问题:
- A) 把节选中以“第二类是在不同的租户之间动态划分CPU资源”开头的那一段改写得更简短，保留主要事实。
- B) 根据节选，BE租户的请求粒度通常有多大？
- C) 请从节选中原样摘录从“一种感知存储后端尾延迟SLO的动态调控资源方法及系统 技术领域”一直到“证LC租户的目标SLO需求。”的全部文字。

节选:
□ □ □

本发明提供一种用于分布式存储系统存储后端的动态调控资源的方法,其中多个LC与BE租户共享存储后端,每个LC租户有一个请求队列和用于该请求队列的CPU核数Ni,将请求队列以窗口为单位进行划分,N i为窗口i分配的CPU核数,根据不同的频率将LC租户请求队列的所有当前请求作为临时窗口;获得每个临时窗口的请求数QL t,以及该临时窗口第一个请求的排队时间TWt;基于QL t和TW t确定当前临时窗口所需的CPU核数N t;根据N t与所述当前窗口的CPU核数Ni,调整该LC租户的CPU核数。基于本发明的实施例,可以最大化BE租户的带宽,并快速准确的增加CPU资源以避免异常导致目标SLO不被满足情况的发生,在合适的时机对异常进行检测,并重新计算并分配CPU资源。

Description

一种感知存储后端尾延迟SLO的动态调控资源方法及系统 技术领域
本发明涉及分布式存储系统后端存储领域,尤其是在多租户共享存储后端场景下保证各延迟型租户的尾延迟需求技术领域。
背景技术
为了提高分布式存储系统存储后端的资源利用率,不同类型的租户通常会共享分布式存储系统存储后端。这些租户一般可划分为两类:一类是对延迟有需求:明确的服务等级目标SLO(Service Level Objective)需求,即:99th/99.9th尾延迟需求,比如,99.9th尾延迟不超过5ms的延迟敏感租户(latency-critical,LC),该类租户的请求粒度较小(比如,4KB);另一类是可后台运行对性能无明确需求的租户(best-effort,BE),该类租户的请求粒度较大(比如,64KB或更大)。当LC租户与BE租户共享分布式存储系统存储后端时,由于存在明显的资源(比如:线程、CPU核)竞争,导致LC租户的尾延迟需求不能被满足,且BE租户的带宽较低。
在多LC租户与多BE租户共享分布式存储系统存储后端场景下,其目标是保证LC租户的目标SLO同时最大化BE租户的带宽,以提高存储后端的资源利用率。目前,已有大量工作围绕上述目标进行展开。将现有技术进行划分为四类。
第一类是采取共享的线程模型,考虑LC租户的目标SLO需求,并通过请求调度(比如,优先级调度)的方式来保证LC租户的目标SLO需求,该类方法或是采取基于历史尾延迟信息反馈调整LC租户与BE租户之间的线程资源共享比例,或是采取离线分析负载特征的方式确定LC租户的最高发送速率和优先级,或是对存储设备不同的读写访问进行离线分析并结合基于流量控制的优先级调度方式,以保证LC租户的目标SLO需求。
第二类是在不同的租户之间动态划分CPU资源,同时考虑LC租户的目标SLO需求对CPU资源进行动态划分。该类方法通过检测历史尾延迟信息,并与LC租户的目标SLO需求进行比较,采取基于固定的时间间隔采取尝试性的增量式的核分配策略。

□ □ □

数据行:
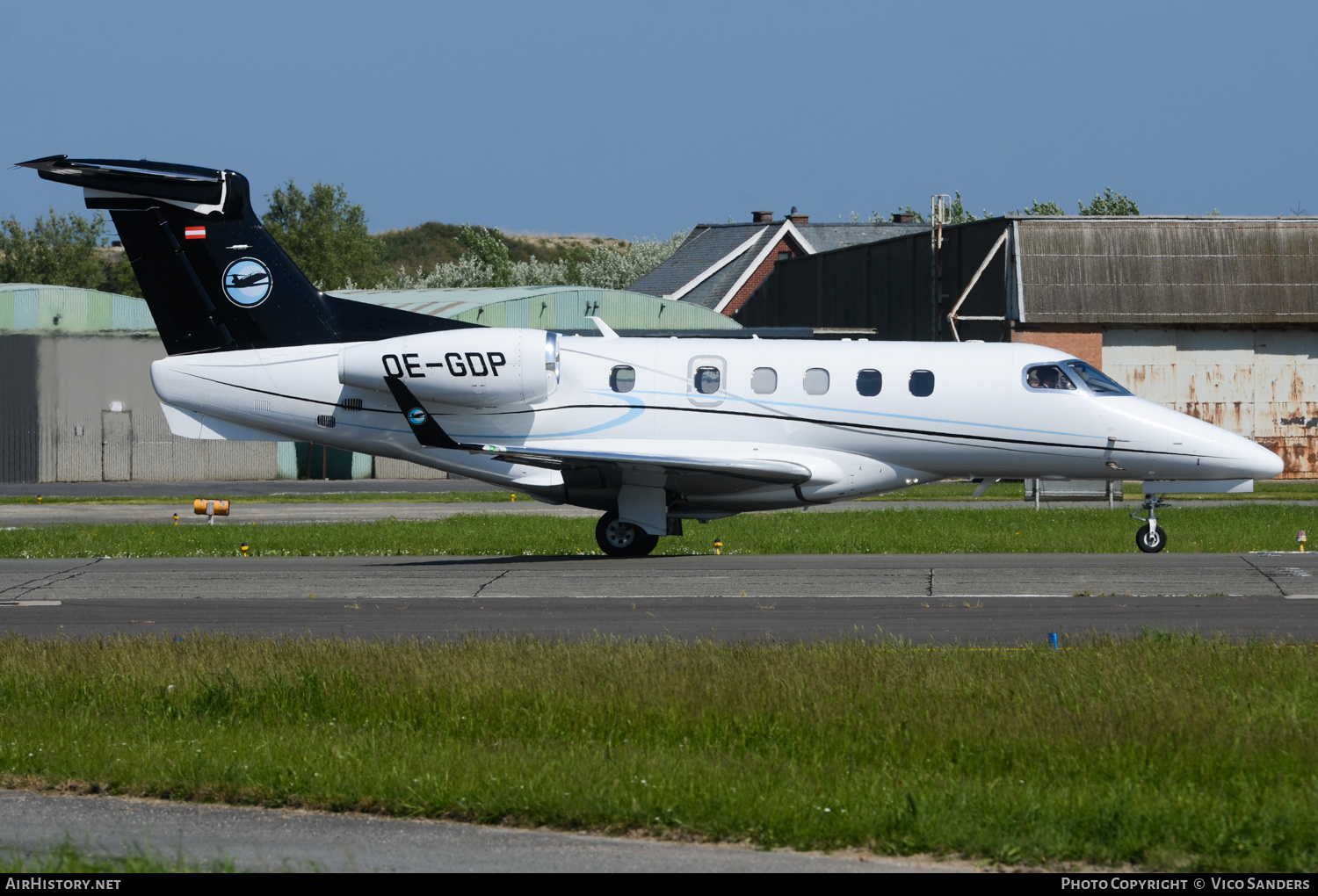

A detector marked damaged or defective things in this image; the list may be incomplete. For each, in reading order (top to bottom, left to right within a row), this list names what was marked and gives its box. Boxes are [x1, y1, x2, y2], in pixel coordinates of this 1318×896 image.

□ □ □

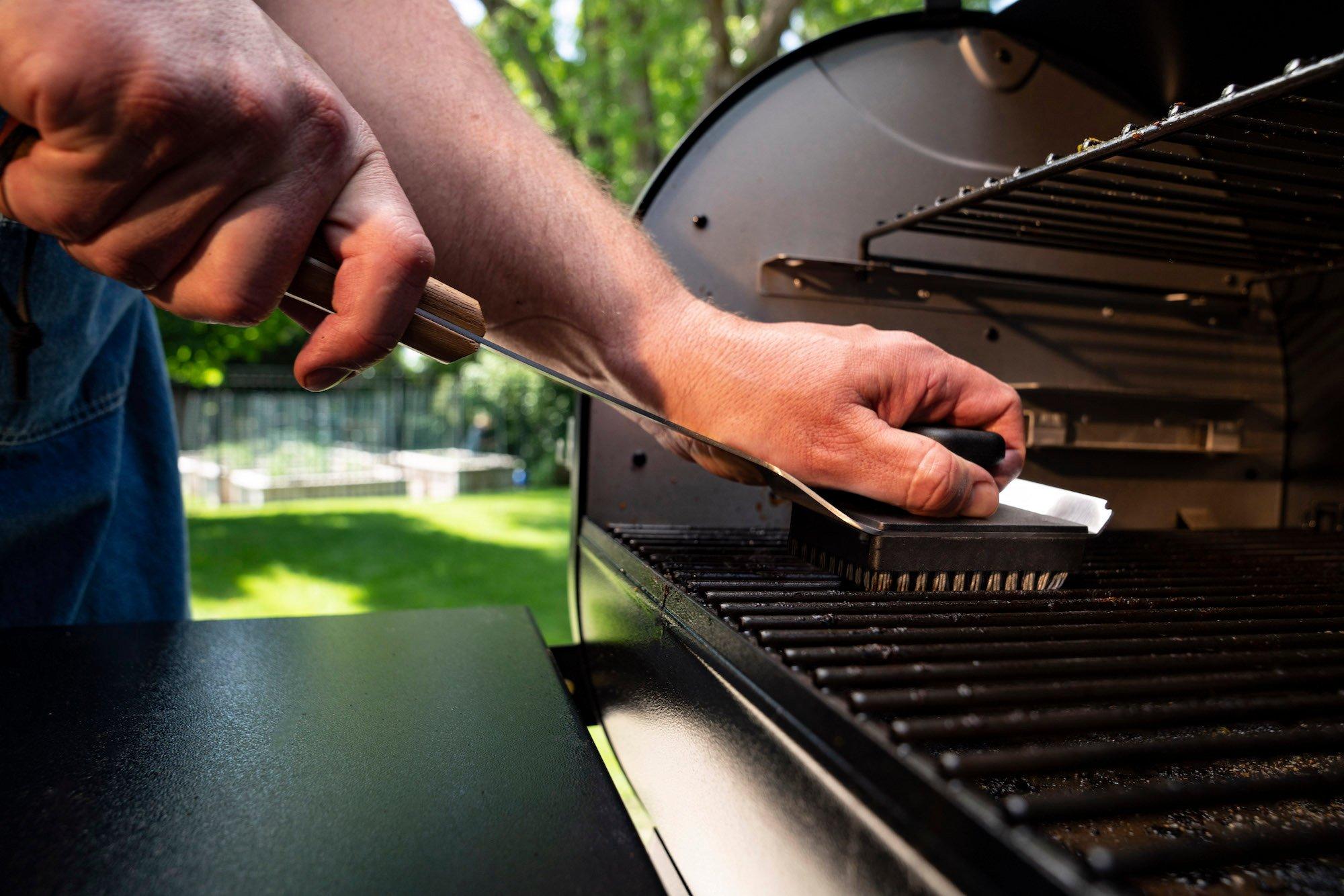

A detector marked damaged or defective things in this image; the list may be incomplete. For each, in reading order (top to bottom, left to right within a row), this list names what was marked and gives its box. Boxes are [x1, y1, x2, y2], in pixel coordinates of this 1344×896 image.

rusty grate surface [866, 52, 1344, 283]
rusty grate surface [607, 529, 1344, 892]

□ □ □

参考答案:
- A) 第二类方法在不同租户之间动态划分CPU资源，划分时考虑LC租户的目标SLO需求。它检测历史尾延迟信息，与LC租户的目标SLO需求比较，再按固定时间间隔采用尝试性的增量式核分配策略。

- B) 较大，比如64KB或更大。

- C)
一种感知存储后端尾延迟SLO的动态调控资源方法及系统 技术领域
本发明涉及分布式存储系统后端存储领域,尤其是在多租户共享存储后端场景下保证各延迟型租户的尾延迟需求技术领域。
背景技术
为了提高分布式存储系统存储后端的资源利用率,不同类型的租户通常会共享分布式存储系统存储后端。这些租户一般可划分为两类:一类是对延迟有需求:明确的服务等级目标SLO(Service Level Objective)需求,即:99th/99.9th尾延迟需求,比如,99.9th尾延迟不超过5ms的延迟敏感租户(latency-critical,LC),该类租户的请求粒度较小(比如,4KB);另一类是可后台运行对性能无明确需求的租户(best-effort,BE),该类租户的请求粒度较大(比如,64KB或更大)。当LC租户与BE租户共享分布式存储系统存储后端时,由于存在明显的资源(比如:线程、CPU核)竞争,导致LC租户的尾延迟需求不能被满足,且BE租户的带宽较低。
在多LC租户与多BE租户共享分布式存储系统存储后端场景下,其目标是保证LC租户的目标SLO同时最大化BE租户的带宽,以提高存储后端的资源利用率。目前,已有大量工作围绕上述目标进行展开。将现有技术进行划分为四类。
第一类是采取共享的线程模型,考虑LC租户的目标SLO需求,并通过请求调度(比如,优先级调度)的方式来保证LC租户的目标SLO需求,该类方法或是采取基于历史尾延迟信息反馈调整LC租户与BE租户之间的线程资源共享比例,或是采取离线分析负载特征的方式确定LC租户的最高发送速率和优先级,或是对存储设备不同的读写访问进行离线分析并结合基于流量控制的优先级调度方式,以保证LC租户的目标SLO需求。